Fire Chief John Hohman
In 2005, a 48-year-old man and his two stepdaughters, aged 14 and 15, died in their Essex townhouse after inhaling carbon monoxide.
In 2009, a 44-year-old woman died of carbon monoxide poisoning in her Fullerton apartment. The CO also sickened three others in the home, though they survived.
In 2010, two men, construction workers who boarded with a family in Pikesville, died in a CO incident. The house was a rental property.
Today, I am proud to say that we have come a long way toward preventing senseless deaths from carbon monoxide poisoning. Since the 2010 fatalities, Baltimore County has reported no carbon monoxide related deaths.
As a Fire Chief with more than 35 years in the fire service, I know this reduction in CO-related tragedies did not happen by accident. We can be grateful to the life-saving carbon monoxide detector – and a piece of County legislation enacted several years ago requiring CO detectors in all rental properties.
Carbon monoxide (CO) is a colorless, odorless gas created by the incomplete burning of fuels, such as oil, natural gas, kerosene, coal and wood. Many household appliances use these fuels. If you have a clothes dryer, water heater, an oven or fireplace that uses natural gas, CO buildup can happen. Wood burning fireplaces and stoves, as well as kerosene space heaters, also produce CO. If not detected, CO buildup from these appliances can seriously injure or even kill you.
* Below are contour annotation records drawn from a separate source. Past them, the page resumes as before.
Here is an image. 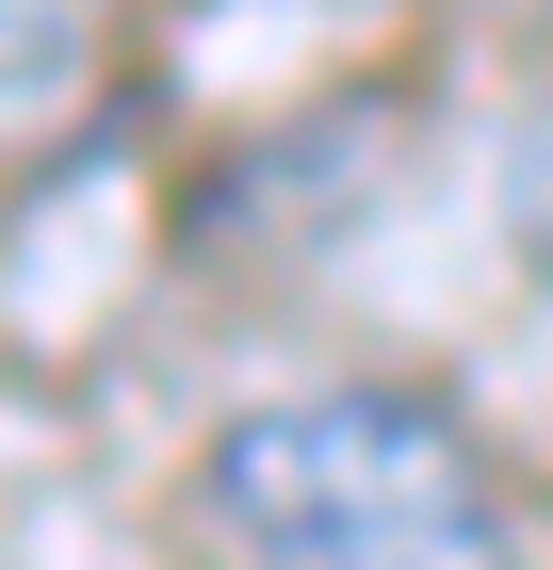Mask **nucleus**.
I'll use <instances>...</instances> for the list:
<instances>
[{"instance_id": "obj_1", "label": "nucleus", "mask_w": 553, "mask_h": 570, "mask_svg": "<svg viewBox=\"0 0 553 570\" xmlns=\"http://www.w3.org/2000/svg\"><path fill=\"white\" fill-rule=\"evenodd\" d=\"M213 522L245 570H505L488 456L424 392H277L213 440Z\"/></svg>"}, {"instance_id": "obj_2", "label": "nucleus", "mask_w": 553, "mask_h": 570, "mask_svg": "<svg viewBox=\"0 0 553 570\" xmlns=\"http://www.w3.org/2000/svg\"><path fill=\"white\" fill-rule=\"evenodd\" d=\"M505 213H521V228H537V245H553V115H537V131H521V164H505Z\"/></svg>"}, {"instance_id": "obj_3", "label": "nucleus", "mask_w": 553, "mask_h": 570, "mask_svg": "<svg viewBox=\"0 0 553 570\" xmlns=\"http://www.w3.org/2000/svg\"><path fill=\"white\" fill-rule=\"evenodd\" d=\"M82 33V0H0V66H33V49Z\"/></svg>"}]
</instances>
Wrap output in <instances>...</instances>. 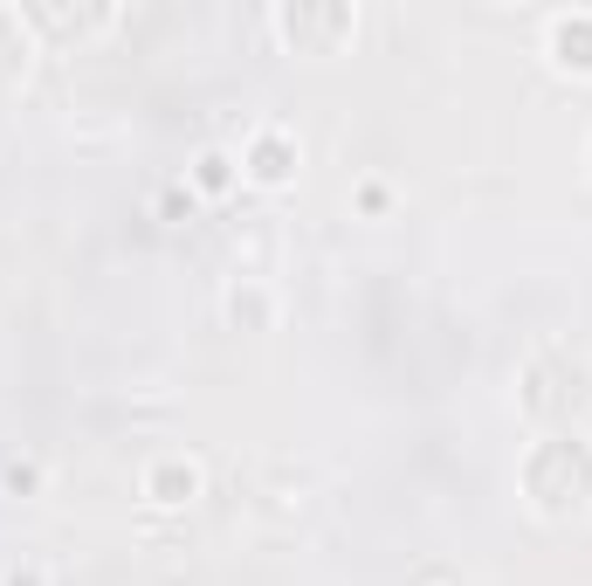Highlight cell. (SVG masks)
I'll return each instance as SVG.
<instances>
[{
    "mask_svg": "<svg viewBox=\"0 0 592 586\" xmlns=\"http://www.w3.org/2000/svg\"><path fill=\"white\" fill-rule=\"evenodd\" d=\"M552 56L565 70H592V14H558L552 21Z\"/></svg>",
    "mask_w": 592,
    "mask_h": 586,
    "instance_id": "1",
    "label": "cell"
},
{
    "mask_svg": "<svg viewBox=\"0 0 592 586\" xmlns=\"http://www.w3.org/2000/svg\"><path fill=\"white\" fill-rule=\"evenodd\" d=\"M193 490H201V469H180V463H172V469H159V476H152V497H159V504H186V497Z\"/></svg>",
    "mask_w": 592,
    "mask_h": 586,
    "instance_id": "3",
    "label": "cell"
},
{
    "mask_svg": "<svg viewBox=\"0 0 592 586\" xmlns=\"http://www.w3.org/2000/svg\"><path fill=\"white\" fill-rule=\"evenodd\" d=\"M14 586H41V573H28V579H14Z\"/></svg>",
    "mask_w": 592,
    "mask_h": 586,
    "instance_id": "5",
    "label": "cell"
},
{
    "mask_svg": "<svg viewBox=\"0 0 592 586\" xmlns=\"http://www.w3.org/2000/svg\"><path fill=\"white\" fill-rule=\"evenodd\" d=\"M201 187H207V193L228 187V152H207V159H201Z\"/></svg>",
    "mask_w": 592,
    "mask_h": 586,
    "instance_id": "4",
    "label": "cell"
},
{
    "mask_svg": "<svg viewBox=\"0 0 592 586\" xmlns=\"http://www.w3.org/2000/svg\"><path fill=\"white\" fill-rule=\"evenodd\" d=\"M290 166H297V152L282 145V139H255V152H249V180L282 187V180H290Z\"/></svg>",
    "mask_w": 592,
    "mask_h": 586,
    "instance_id": "2",
    "label": "cell"
}]
</instances>
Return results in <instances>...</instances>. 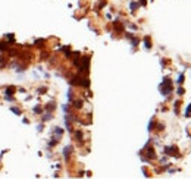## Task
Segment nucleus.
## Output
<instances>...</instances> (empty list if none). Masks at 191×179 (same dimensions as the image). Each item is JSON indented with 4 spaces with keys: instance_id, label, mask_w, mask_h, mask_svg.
<instances>
[{
    "instance_id": "obj_12",
    "label": "nucleus",
    "mask_w": 191,
    "mask_h": 179,
    "mask_svg": "<svg viewBox=\"0 0 191 179\" xmlns=\"http://www.w3.org/2000/svg\"><path fill=\"white\" fill-rule=\"evenodd\" d=\"M144 46H146V48H152V40H150V37H144Z\"/></svg>"
},
{
    "instance_id": "obj_23",
    "label": "nucleus",
    "mask_w": 191,
    "mask_h": 179,
    "mask_svg": "<svg viewBox=\"0 0 191 179\" xmlns=\"http://www.w3.org/2000/svg\"><path fill=\"white\" fill-rule=\"evenodd\" d=\"M10 110H12L15 115H21V110H19L18 107H10Z\"/></svg>"
},
{
    "instance_id": "obj_13",
    "label": "nucleus",
    "mask_w": 191,
    "mask_h": 179,
    "mask_svg": "<svg viewBox=\"0 0 191 179\" xmlns=\"http://www.w3.org/2000/svg\"><path fill=\"white\" fill-rule=\"evenodd\" d=\"M138 6H140V4H138L137 1H131V4H129V9H131V12H135V10L138 9Z\"/></svg>"
},
{
    "instance_id": "obj_17",
    "label": "nucleus",
    "mask_w": 191,
    "mask_h": 179,
    "mask_svg": "<svg viewBox=\"0 0 191 179\" xmlns=\"http://www.w3.org/2000/svg\"><path fill=\"white\" fill-rule=\"evenodd\" d=\"M138 43H140V40H138V38H135V37H132V38H131V44H132V47H137V46H138Z\"/></svg>"
},
{
    "instance_id": "obj_6",
    "label": "nucleus",
    "mask_w": 191,
    "mask_h": 179,
    "mask_svg": "<svg viewBox=\"0 0 191 179\" xmlns=\"http://www.w3.org/2000/svg\"><path fill=\"white\" fill-rule=\"evenodd\" d=\"M7 50H9V43H7V41H0V51L4 53V51H7Z\"/></svg>"
},
{
    "instance_id": "obj_22",
    "label": "nucleus",
    "mask_w": 191,
    "mask_h": 179,
    "mask_svg": "<svg viewBox=\"0 0 191 179\" xmlns=\"http://www.w3.org/2000/svg\"><path fill=\"white\" fill-rule=\"evenodd\" d=\"M184 79H185V76H184V73H181V75H179V78L177 79V82L181 85V84H184Z\"/></svg>"
},
{
    "instance_id": "obj_25",
    "label": "nucleus",
    "mask_w": 191,
    "mask_h": 179,
    "mask_svg": "<svg viewBox=\"0 0 191 179\" xmlns=\"http://www.w3.org/2000/svg\"><path fill=\"white\" fill-rule=\"evenodd\" d=\"M9 54H10L12 57H16V54H18V51H16V50H9Z\"/></svg>"
},
{
    "instance_id": "obj_15",
    "label": "nucleus",
    "mask_w": 191,
    "mask_h": 179,
    "mask_svg": "<svg viewBox=\"0 0 191 179\" xmlns=\"http://www.w3.org/2000/svg\"><path fill=\"white\" fill-rule=\"evenodd\" d=\"M179 107H181V101L178 100V101H175V106H174V110H175V113H177V115L179 113Z\"/></svg>"
},
{
    "instance_id": "obj_20",
    "label": "nucleus",
    "mask_w": 191,
    "mask_h": 179,
    "mask_svg": "<svg viewBox=\"0 0 191 179\" xmlns=\"http://www.w3.org/2000/svg\"><path fill=\"white\" fill-rule=\"evenodd\" d=\"M50 119H51V112H47V113L43 116V120L46 122V120H50Z\"/></svg>"
},
{
    "instance_id": "obj_2",
    "label": "nucleus",
    "mask_w": 191,
    "mask_h": 179,
    "mask_svg": "<svg viewBox=\"0 0 191 179\" xmlns=\"http://www.w3.org/2000/svg\"><path fill=\"white\" fill-rule=\"evenodd\" d=\"M90 56H84L82 57V60L79 62V72H84V73H87L88 72V69H90Z\"/></svg>"
},
{
    "instance_id": "obj_18",
    "label": "nucleus",
    "mask_w": 191,
    "mask_h": 179,
    "mask_svg": "<svg viewBox=\"0 0 191 179\" xmlns=\"http://www.w3.org/2000/svg\"><path fill=\"white\" fill-rule=\"evenodd\" d=\"M74 106H75L76 109H81V107H82V101H81V100H74Z\"/></svg>"
},
{
    "instance_id": "obj_1",
    "label": "nucleus",
    "mask_w": 191,
    "mask_h": 179,
    "mask_svg": "<svg viewBox=\"0 0 191 179\" xmlns=\"http://www.w3.org/2000/svg\"><path fill=\"white\" fill-rule=\"evenodd\" d=\"M172 90H174V87H172V81H171V78H163V82L160 84V93L163 94V95H169L171 93H172Z\"/></svg>"
},
{
    "instance_id": "obj_10",
    "label": "nucleus",
    "mask_w": 191,
    "mask_h": 179,
    "mask_svg": "<svg viewBox=\"0 0 191 179\" xmlns=\"http://www.w3.org/2000/svg\"><path fill=\"white\" fill-rule=\"evenodd\" d=\"M54 107H56L54 101H50V103L46 106V112H53V110H54Z\"/></svg>"
},
{
    "instance_id": "obj_29",
    "label": "nucleus",
    "mask_w": 191,
    "mask_h": 179,
    "mask_svg": "<svg viewBox=\"0 0 191 179\" xmlns=\"http://www.w3.org/2000/svg\"><path fill=\"white\" fill-rule=\"evenodd\" d=\"M163 128H165V126H163V123H157V129H159V131H162Z\"/></svg>"
},
{
    "instance_id": "obj_16",
    "label": "nucleus",
    "mask_w": 191,
    "mask_h": 179,
    "mask_svg": "<svg viewBox=\"0 0 191 179\" xmlns=\"http://www.w3.org/2000/svg\"><path fill=\"white\" fill-rule=\"evenodd\" d=\"M75 140L82 141V132H81V131H75Z\"/></svg>"
},
{
    "instance_id": "obj_4",
    "label": "nucleus",
    "mask_w": 191,
    "mask_h": 179,
    "mask_svg": "<svg viewBox=\"0 0 191 179\" xmlns=\"http://www.w3.org/2000/svg\"><path fill=\"white\" fill-rule=\"evenodd\" d=\"M71 153H72V147H71V145H68V147L63 148V157H65V160H69Z\"/></svg>"
},
{
    "instance_id": "obj_30",
    "label": "nucleus",
    "mask_w": 191,
    "mask_h": 179,
    "mask_svg": "<svg viewBox=\"0 0 191 179\" xmlns=\"http://www.w3.org/2000/svg\"><path fill=\"white\" fill-rule=\"evenodd\" d=\"M138 4H141V6H146L147 4V0H140V3Z\"/></svg>"
},
{
    "instance_id": "obj_3",
    "label": "nucleus",
    "mask_w": 191,
    "mask_h": 179,
    "mask_svg": "<svg viewBox=\"0 0 191 179\" xmlns=\"http://www.w3.org/2000/svg\"><path fill=\"white\" fill-rule=\"evenodd\" d=\"M165 154L166 156H174V157H179V151L175 145H171V147H165Z\"/></svg>"
},
{
    "instance_id": "obj_26",
    "label": "nucleus",
    "mask_w": 191,
    "mask_h": 179,
    "mask_svg": "<svg viewBox=\"0 0 191 179\" xmlns=\"http://www.w3.org/2000/svg\"><path fill=\"white\" fill-rule=\"evenodd\" d=\"M152 129H154V120H150V123H149V131H152Z\"/></svg>"
},
{
    "instance_id": "obj_19",
    "label": "nucleus",
    "mask_w": 191,
    "mask_h": 179,
    "mask_svg": "<svg viewBox=\"0 0 191 179\" xmlns=\"http://www.w3.org/2000/svg\"><path fill=\"white\" fill-rule=\"evenodd\" d=\"M32 112H34V113H37V115H40V113L43 112V107H41V106H35V107L32 109Z\"/></svg>"
},
{
    "instance_id": "obj_11",
    "label": "nucleus",
    "mask_w": 191,
    "mask_h": 179,
    "mask_svg": "<svg viewBox=\"0 0 191 179\" xmlns=\"http://www.w3.org/2000/svg\"><path fill=\"white\" fill-rule=\"evenodd\" d=\"M44 43H46V40H44V38H38V40H35V41H34V44H35L37 47H43V46H44Z\"/></svg>"
},
{
    "instance_id": "obj_27",
    "label": "nucleus",
    "mask_w": 191,
    "mask_h": 179,
    "mask_svg": "<svg viewBox=\"0 0 191 179\" xmlns=\"http://www.w3.org/2000/svg\"><path fill=\"white\" fill-rule=\"evenodd\" d=\"M46 91H47V88H46V87H43V88H38V94H44Z\"/></svg>"
},
{
    "instance_id": "obj_7",
    "label": "nucleus",
    "mask_w": 191,
    "mask_h": 179,
    "mask_svg": "<svg viewBox=\"0 0 191 179\" xmlns=\"http://www.w3.org/2000/svg\"><path fill=\"white\" fill-rule=\"evenodd\" d=\"M15 91H16L15 87H6V88H4V95H12Z\"/></svg>"
},
{
    "instance_id": "obj_21",
    "label": "nucleus",
    "mask_w": 191,
    "mask_h": 179,
    "mask_svg": "<svg viewBox=\"0 0 191 179\" xmlns=\"http://www.w3.org/2000/svg\"><path fill=\"white\" fill-rule=\"evenodd\" d=\"M185 116H187V118H190V116H191V103L187 106V109H185Z\"/></svg>"
},
{
    "instance_id": "obj_9",
    "label": "nucleus",
    "mask_w": 191,
    "mask_h": 179,
    "mask_svg": "<svg viewBox=\"0 0 191 179\" xmlns=\"http://www.w3.org/2000/svg\"><path fill=\"white\" fill-rule=\"evenodd\" d=\"M4 40L9 41L10 44H13V43H15V35H13V34H6V35H4Z\"/></svg>"
},
{
    "instance_id": "obj_31",
    "label": "nucleus",
    "mask_w": 191,
    "mask_h": 179,
    "mask_svg": "<svg viewBox=\"0 0 191 179\" xmlns=\"http://www.w3.org/2000/svg\"><path fill=\"white\" fill-rule=\"evenodd\" d=\"M166 160H168V157H162V159H160V163L163 165V163H166Z\"/></svg>"
},
{
    "instance_id": "obj_14",
    "label": "nucleus",
    "mask_w": 191,
    "mask_h": 179,
    "mask_svg": "<svg viewBox=\"0 0 191 179\" xmlns=\"http://www.w3.org/2000/svg\"><path fill=\"white\" fill-rule=\"evenodd\" d=\"M53 132L57 135V138H60V137H62V134H63V129H62V128H54V129H53Z\"/></svg>"
},
{
    "instance_id": "obj_24",
    "label": "nucleus",
    "mask_w": 191,
    "mask_h": 179,
    "mask_svg": "<svg viewBox=\"0 0 191 179\" xmlns=\"http://www.w3.org/2000/svg\"><path fill=\"white\" fill-rule=\"evenodd\" d=\"M177 93H178V94H179V95H184V93H185V90H184V88H182V87H179V88H178V90H177Z\"/></svg>"
},
{
    "instance_id": "obj_5",
    "label": "nucleus",
    "mask_w": 191,
    "mask_h": 179,
    "mask_svg": "<svg viewBox=\"0 0 191 179\" xmlns=\"http://www.w3.org/2000/svg\"><path fill=\"white\" fill-rule=\"evenodd\" d=\"M153 159H156L154 148H147V162H149V160H153Z\"/></svg>"
},
{
    "instance_id": "obj_8",
    "label": "nucleus",
    "mask_w": 191,
    "mask_h": 179,
    "mask_svg": "<svg viewBox=\"0 0 191 179\" xmlns=\"http://www.w3.org/2000/svg\"><path fill=\"white\" fill-rule=\"evenodd\" d=\"M113 25H115V29H116V31L124 32V25H121V24H119V21H115V22H113Z\"/></svg>"
},
{
    "instance_id": "obj_28",
    "label": "nucleus",
    "mask_w": 191,
    "mask_h": 179,
    "mask_svg": "<svg viewBox=\"0 0 191 179\" xmlns=\"http://www.w3.org/2000/svg\"><path fill=\"white\" fill-rule=\"evenodd\" d=\"M37 131H38V132H41V131H43V123H40V125L37 126Z\"/></svg>"
}]
</instances>
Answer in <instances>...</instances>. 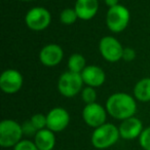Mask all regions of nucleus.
<instances>
[{
  "mask_svg": "<svg viewBox=\"0 0 150 150\" xmlns=\"http://www.w3.org/2000/svg\"><path fill=\"white\" fill-rule=\"evenodd\" d=\"M13 150H39L33 141L30 140H22L13 147Z\"/></svg>",
  "mask_w": 150,
  "mask_h": 150,
  "instance_id": "nucleus-22",
  "label": "nucleus"
},
{
  "mask_svg": "<svg viewBox=\"0 0 150 150\" xmlns=\"http://www.w3.org/2000/svg\"><path fill=\"white\" fill-rule=\"evenodd\" d=\"M24 77L16 69H6L0 75V88L4 94H17L22 88Z\"/></svg>",
  "mask_w": 150,
  "mask_h": 150,
  "instance_id": "nucleus-9",
  "label": "nucleus"
},
{
  "mask_svg": "<svg viewBox=\"0 0 150 150\" xmlns=\"http://www.w3.org/2000/svg\"><path fill=\"white\" fill-rule=\"evenodd\" d=\"M64 52L60 45L50 43L44 45L39 52V61L45 67H56L62 62Z\"/></svg>",
  "mask_w": 150,
  "mask_h": 150,
  "instance_id": "nucleus-11",
  "label": "nucleus"
},
{
  "mask_svg": "<svg viewBox=\"0 0 150 150\" xmlns=\"http://www.w3.org/2000/svg\"><path fill=\"white\" fill-rule=\"evenodd\" d=\"M47 125L46 129H50L54 133L62 132L68 127L70 122V115L65 108L62 107H54L46 114Z\"/></svg>",
  "mask_w": 150,
  "mask_h": 150,
  "instance_id": "nucleus-10",
  "label": "nucleus"
},
{
  "mask_svg": "<svg viewBox=\"0 0 150 150\" xmlns=\"http://www.w3.org/2000/svg\"><path fill=\"white\" fill-rule=\"evenodd\" d=\"M134 97L140 102L150 101V77L140 79L134 86Z\"/></svg>",
  "mask_w": 150,
  "mask_h": 150,
  "instance_id": "nucleus-16",
  "label": "nucleus"
},
{
  "mask_svg": "<svg viewBox=\"0 0 150 150\" xmlns=\"http://www.w3.org/2000/svg\"><path fill=\"white\" fill-rule=\"evenodd\" d=\"M120 138L119 129L113 123L106 122L101 127L95 129L92 134V144L97 149H106L118 141Z\"/></svg>",
  "mask_w": 150,
  "mask_h": 150,
  "instance_id": "nucleus-2",
  "label": "nucleus"
},
{
  "mask_svg": "<svg viewBox=\"0 0 150 150\" xmlns=\"http://www.w3.org/2000/svg\"><path fill=\"white\" fill-rule=\"evenodd\" d=\"M22 129H23V134L28 137H35L36 133H37V129H35V127L33 125V123L31 122V120H26L22 123Z\"/></svg>",
  "mask_w": 150,
  "mask_h": 150,
  "instance_id": "nucleus-23",
  "label": "nucleus"
},
{
  "mask_svg": "<svg viewBox=\"0 0 150 150\" xmlns=\"http://www.w3.org/2000/svg\"><path fill=\"white\" fill-rule=\"evenodd\" d=\"M139 143L144 150H150V127L143 129L139 137Z\"/></svg>",
  "mask_w": 150,
  "mask_h": 150,
  "instance_id": "nucleus-21",
  "label": "nucleus"
},
{
  "mask_svg": "<svg viewBox=\"0 0 150 150\" xmlns=\"http://www.w3.org/2000/svg\"><path fill=\"white\" fill-rule=\"evenodd\" d=\"M83 80L81 74L71 71L64 72L58 80V91L65 98H73L83 88Z\"/></svg>",
  "mask_w": 150,
  "mask_h": 150,
  "instance_id": "nucleus-4",
  "label": "nucleus"
},
{
  "mask_svg": "<svg viewBox=\"0 0 150 150\" xmlns=\"http://www.w3.org/2000/svg\"><path fill=\"white\" fill-rule=\"evenodd\" d=\"M123 46L114 36H104L99 42V50L104 60L110 63L118 62L122 59Z\"/></svg>",
  "mask_w": 150,
  "mask_h": 150,
  "instance_id": "nucleus-7",
  "label": "nucleus"
},
{
  "mask_svg": "<svg viewBox=\"0 0 150 150\" xmlns=\"http://www.w3.org/2000/svg\"><path fill=\"white\" fill-rule=\"evenodd\" d=\"M131 20L129 11L125 5L118 4L110 7L106 15V25L113 33H120L129 26Z\"/></svg>",
  "mask_w": 150,
  "mask_h": 150,
  "instance_id": "nucleus-5",
  "label": "nucleus"
},
{
  "mask_svg": "<svg viewBox=\"0 0 150 150\" xmlns=\"http://www.w3.org/2000/svg\"><path fill=\"white\" fill-rule=\"evenodd\" d=\"M105 4L110 8V7L116 6V5L119 4V0H104Z\"/></svg>",
  "mask_w": 150,
  "mask_h": 150,
  "instance_id": "nucleus-25",
  "label": "nucleus"
},
{
  "mask_svg": "<svg viewBox=\"0 0 150 150\" xmlns=\"http://www.w3.org/2000/svg\"><path fill=\"white\" fill-rule=\"evenodd\" d=\"M81 77L86 86H92L96 88L104 84L106 80V74L104 70L99 66L88 65L81 72Z\"/></svg>",
  "mask_w": 150,
  "mask_h": 150,
  "instance_id": "nucleus-13",
  "label": "nucleus"
},
{
  "mask_svg": "<svg viewBox=\"0 0 150 150\" xmlns=\"http://www.w3.org/2000/svg\"><path fill=\"white\" fill-rule=\"evenodd\" d=\"M80 96H81V99L86 105L88 104H93V103H96L97 100V91L95 88H92V86H86V88H82L81 93H80Z\"/></svg>",
  "mask_w": 150,
  "mask_h": 150,
  "instance_id": "nucleus-19",
  "label": "nucleus"
},
{
  "mask_svg": "<svg viewBox=\"0 0 150 150\" xmlns=\"http://www.w3.org/2000/svg\"><path fill=\"white\" fill-rule=\"evenodd\" d=\"M21 1H25V2H31V1H34V0H21Z\"/></svg>",
  "mask_w": 150,
  "mask_h": 150,
  "instance_id": "nucleus-26",
  "label": "nucleus"
},
{
  "mask_svg": "<svg viewBox=\"0 0 150 150\" xmlns=\"http://www.w3.org/2000/svg\"><path fill=\"white\" fill-rule=\"evenodd\" d=\"M78 20V16L74 8H65L60 13V21L63 25L71 26Z\"/></svg>",
  "mask_w": 150,
  "mask_h": 150,
  "instance_id": "nucleus-18",
  "label": "nucleus"
},
{
  "mask_svg": "<svg viewBox=\"0 0 150 150\" xmlns=\"http://www.w3.org/2000/svg\"><path fill=\"white\" fill-rule=\"evenodd\" d=\"M34 143L39 150H52L56 146L54 133L48 129H40L34 137Z\"/></svg>",
  "mask_w": 150,
  "mask_h": 150,
  "instance_id": "nucleus-15",
  "label": "nucleus"
},
{
  "mask_svg": "<svg viewBox=\"0 0 150 150\" xmlns=\"http://www.w3.org/2000/svg\"><path fill=\"white\" fill-rule=\"evenodd\" d=\"M31 122L33 123V125L35 127V129L37 131L40 129H46V125H47V119H46V115L42 114V113H36L33 116L30 118Z\"/></svg>",
  "mask_w": 150,
  "mask_h": 150,
  "instance_id": "nucleus-20",
  "label": "nucleus"
},
{
  "mask_svg": "<svg viewBox=\"0 0 150 150\" xmlns=\"http://www.w3.org/2000/svg\"><path fill=\"white\" fill-rule=\"evenodd\" d=\"M52 22V15L45 7L35 6L28 11L25 16V23L30 30L35 32L43 31Z\"/></svg>",
  "mask_w": 150,
  "mask_h": 150,
  "instance_id": "nucleus-6",
  "label": "nucleus"
},
{
  "mask_svg": "<svg viewBox=\"0 0 150 150\" xmlns=\"http://www.w3.org/2000/svg\"><path fill=\"white\" fill-rule=\"evenodd\" d=\"M24 136L22 125L13 119H4L0 122V146L3 148L15 147Z\"/></svg>",
  "mask_w": 150,
  "mask_h": 150,
  "instance_id": "nucleus-3",
  "label": "nucleus"
},
{
  "mask_svg": "<svg viewBox=\"0 0 150 150\" xmlns=\"http://www.w3.org/2000/svg\"><path fill=\"white\" fill-rule=\"evenodd\" d=\"M120 138L125 140H134L139 138L143 132V123L139 118L133 116L121 121L118 127Z\"/></svg>",
  "mask_w": 150,
  "mask_h": 150,
  "instance_id": "nucleus-12",
  "label": "nucleus"
},
{
  "mask_svg": "<svg viewBox=\"0 0 150 150\" xmlns=\"http://www.w3.org/2000/svg\"><path fill=\"white\" fill-rule=\"evenodd\" d=\"M86 67V61L81 54H73L68 59V71L74 73H79L84 70Z\"/></svg>",
  "mask_w": 150,
  "mask_h": 150,
  "instance_id": "nucleus-17",
  "label": "nucleus"
},
{
  "mask_svg": "<svg viewBox=\"0 0 150 150\" xmlns=\"http://www.w3.org/2000/svg\"><path fill=\"white\" fill-rule=\"evenodd\" d=\"M136 59V52L132 47H125L122 52V60L125 62H132Z\"/></svg>",
  "mask_w": 150,
  "mask_h": 150,
  "instance_id": "nucleus-24",
  "label": "nucleus"
},
{
  "mask_svg": "<svg viewBox=\"0 0 150 150\" xmlns=\"http://www.w3.org/2000/svg\"><path fill=\"white\" fill-rule=\"evenodd\" d=\"M105 107L110 116L121 121L135 116L137 112V103L135 97L127 93L112 94L107 99Z\"/></svg>",
  "mask_w": 150,
  "mask_h": 150,
  "instance_id": "nucleus-1",
  "label": "nucleus"
},
{
  "mask_svg": "<svg viewBox=\"0 0 150 150\" xmlns=\"http://www.w3.org/2000/svg\"><path fill=\"white\" fill-rule=\"evenodd\" d=\"M74 9L79 20L90 21L98 13L99 0H76Z\"/></svg>",
  "mask_w": 150,
  "mask_h": 150,
  "instance_id": "nucleus-14",
  "label": "nucleus"
},
{
  "mask_svg": "<svg viewBox=\"0 0 150 150\" xmlns=\"http://www.w3.org/2000/svg\"><path fill=\"white\" fill-rule=\"evenodd\" d=\"M107 114L108 112L106 110V107H103L97 102L86 105L82 110V118L84 122L88 127H94V129H97L106 123Z\"/></svg>",
  "mask_w": 150,
  "mask_h": 150,
  "instance_id": "nucleus-8",
  "label": "nucleus"
}]
</instances>
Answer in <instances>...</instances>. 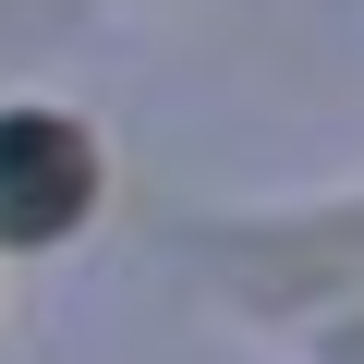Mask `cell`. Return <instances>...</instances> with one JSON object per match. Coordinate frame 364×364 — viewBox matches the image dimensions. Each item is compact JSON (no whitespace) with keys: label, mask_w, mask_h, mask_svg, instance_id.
Segmentation results:
<instances>
[{"label":"cell","mask_w":364,"mask_h":364,"mask_svg":"<svg viewBox=\"0 0 364 364\" xmlns=\"http://www.w3.org/2000/svg\"><path fill=\"white\" fill-rule=\"evenodd\" d=\"M85 207V158H73V134L61 122H0V231H49V219H73Z\"/></svg>","instance_id":"1"}]
</instances>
The dangers of carbon monoxide escalate during periods of extreme heat and extreme cold. On a freezing cold day – like the record-breaking cold we have felt this month – homes are tightly sealed to keep in the warmth. You may have the heat turned up, the fireplace burning or a space heater running. If CO leaks because one of these devices is malfunctioning, it has no choice but to build up.
Common symptoms of carbon monoxide poisoning include headaches, nausea, dizziness, irritability, shortness of breath, weakness and fatigue. One of the most dangerous things about CO poisoning is that none of the early symptoms indicate a life-threatening situation. If undetected, the deadly gas can kill without your even knowing it is there. High levels of CO can kill within hours. Low levels will build up over time and slowly make you sick.
Since the 2009 legislation, the number of CO calls handled by the fire department has increased. There were 704 CO calls received in 2013 alone. And this is good.
People now call the fire department when their CO alarms sound. This means that they are aware of the leak and are getting assistance before it is too late. The detectors are programmed to go off when levels of CO are very low, before the average adult experiences any symptoms.
Significantly, deaths caused by carbon monoxide poisoning plummeted after enforcement of Baltimore County’s law requiring CO alarms in rental properties. In addition, a state law passed in 2007 required all new construction to have CO alarms. I have no doubt that these laws are responsible for reducing serious carbon monoxide incidents.
Even with these advances, we need to do more to educate about carbon monoxide. This month, the Baltimore County Fire Department responded to a call in Randallstown. A mother and two sons were transported to the R. Adams Cowley Shock Trauma Center, seriously ill from CO poisoning.
They were lucky. The family survived despite very high levels of CO in the house -- 780 parts per million. This family’s house did not fall under any of the laws requiring CO alarms.
Let this near-tragedy be a reminder of the importance of having a CO alarm in every home.
Carbon monoxide related injuries and deaths are 100 percent preventable. Having a fully-functioning CO detector in your home can save your life.